STATED TASK — Reproduce every one of the items below word for word, changing nothing.

DATA SHOWN —
★ ★ ★ ★ ★ ★ ★

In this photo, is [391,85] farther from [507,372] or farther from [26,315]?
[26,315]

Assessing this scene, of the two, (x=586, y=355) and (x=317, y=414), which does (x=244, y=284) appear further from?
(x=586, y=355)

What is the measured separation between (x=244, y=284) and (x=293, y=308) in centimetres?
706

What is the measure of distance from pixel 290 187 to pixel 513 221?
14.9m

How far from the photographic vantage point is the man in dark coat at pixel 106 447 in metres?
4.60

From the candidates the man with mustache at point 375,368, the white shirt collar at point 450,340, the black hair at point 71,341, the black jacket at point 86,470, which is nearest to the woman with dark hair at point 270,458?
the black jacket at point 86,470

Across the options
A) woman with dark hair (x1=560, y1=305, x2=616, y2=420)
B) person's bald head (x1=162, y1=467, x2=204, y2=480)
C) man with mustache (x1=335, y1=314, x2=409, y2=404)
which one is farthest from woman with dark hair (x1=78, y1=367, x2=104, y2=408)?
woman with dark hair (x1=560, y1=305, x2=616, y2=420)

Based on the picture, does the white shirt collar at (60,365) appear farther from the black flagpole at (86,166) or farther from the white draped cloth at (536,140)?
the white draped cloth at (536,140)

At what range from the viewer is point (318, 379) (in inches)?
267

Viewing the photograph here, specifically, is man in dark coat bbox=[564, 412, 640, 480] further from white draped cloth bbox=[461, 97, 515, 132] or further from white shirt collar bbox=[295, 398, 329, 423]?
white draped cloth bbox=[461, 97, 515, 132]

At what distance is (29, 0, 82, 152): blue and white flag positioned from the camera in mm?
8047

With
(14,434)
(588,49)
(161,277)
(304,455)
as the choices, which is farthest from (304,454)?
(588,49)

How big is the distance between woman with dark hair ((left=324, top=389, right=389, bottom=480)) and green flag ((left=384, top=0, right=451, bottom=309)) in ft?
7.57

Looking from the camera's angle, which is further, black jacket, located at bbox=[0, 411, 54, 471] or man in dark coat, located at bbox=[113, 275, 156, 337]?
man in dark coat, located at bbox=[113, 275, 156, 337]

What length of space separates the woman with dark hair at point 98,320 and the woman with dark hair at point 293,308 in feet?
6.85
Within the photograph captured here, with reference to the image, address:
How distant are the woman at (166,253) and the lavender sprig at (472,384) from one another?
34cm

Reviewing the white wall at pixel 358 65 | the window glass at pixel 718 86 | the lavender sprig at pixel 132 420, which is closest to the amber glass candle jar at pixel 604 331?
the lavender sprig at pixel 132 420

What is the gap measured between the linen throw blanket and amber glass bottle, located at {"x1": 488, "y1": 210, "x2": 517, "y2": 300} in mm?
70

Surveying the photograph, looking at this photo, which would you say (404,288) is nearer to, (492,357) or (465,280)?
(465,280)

★ ★ ★ ★ ★ ★ ★

RIGHT ANSWER —
In this photo, is [391,85] farther from [507,372] or farther from [26,315]?
[26,315]

Assessing this scene, of the two, (x=586, y=355) and (x=317, y=414), which does (x=244, y=284) appear further from?
(x=586, y=355)

What is the measured separation between (x=244, y=284) and (x=293, y=308) in centimetres?
706

What is the measure of distance from pixel 290 187 to pixel 513 221?
14.9m

How far from the photographic vantage point is the man in dark coat at pixel 106 447 in metres?
4.60

From the candidates the man with mustache at point 375,368, the white shirt collar at point 450,340, the black hair at point 71,341, the black jacket at point 86,470, which is nearest to the woman with dark hair at point 270,458?
the black jacket at point 86,470

Across the options
A) woman with dark hair (x1=560, y1=305, x2=616, y2=420)
B) person's bald head (x1=162, y1=467, x2=204, y2=480)
C) man with mustache (x1=335, y1=314, x2=409, y2=404)
which one is farthest from woman with dark hair (x1=78, y1=367, x2=104, y2=408)?
woman with dark hair (x1=560, y1=305, x2=616, y2=420)

Based on the picture, does the white shirt collar at (60,365) appear farther from the black flagpole at (86,166) or farther from the white draped cloth at (536,140)?
the white draped cloth at (536,140)

At what range from the viewer is point (318, 379) (in inches)?
267

Viewing the photograph here, specifically, is man in dark coat bbox=[564, 412, 640, 480] further from white draped cloth bbox=[461, 97, 515, 132] or further from white shirt collar bbox=[295, 398, 329, 423]?
white draped cloth bbox=[461, 97, 515, 132]

At what distance is (29, 0, 82, 152): blue and white flag positioned from the camera in mm?
8047

With
(14,434)
(588,49)
(161,277)
(304,455)
as the choices, which is farthest from (304,454)?
(588,49)

How big is the distance between woman with dark hair ((left=324, top=389, right=389, bottom=480)) and green flag ((left=384, top=0, right=451, bottom=309)) in ft?
7.57

Looking from the camera's angle, which is further, black jacket, located at bbox=[0, 411, 54, 471] or man in dark coat, located at bbox=[113, 275, 156, 337]?
man in dark coat, located at bbox=[113, 275, 156, 337]

What length of space separates the woman with dark hair at point 98,320 and the woman with dark hair at point 293,308 in feet?
6.85
Within the photograph captured here, with reference to the image, address:
How distant are the woman at (166,253) and the lavender sprig at (472,384) from one another?
34cm

Reviewing the white wall at pixel 358 65 | the window glass at pixel 718 86 | the lavender sprig at pixel 132 420, which is closest to the amber glass candle jar at pixel 604 331?
the lavender sprig at pixel 132 420

What is the gap measured between the linen throw blanket and amber glass bottle, located at {"x1": 488, "y1": 210, "x2": 517, "y2": 300} in mm?
70

Surveying the photograph, looking at this photo, which would you say (404,288) is nearer to, (492,357) or (465,280)?
(465,280)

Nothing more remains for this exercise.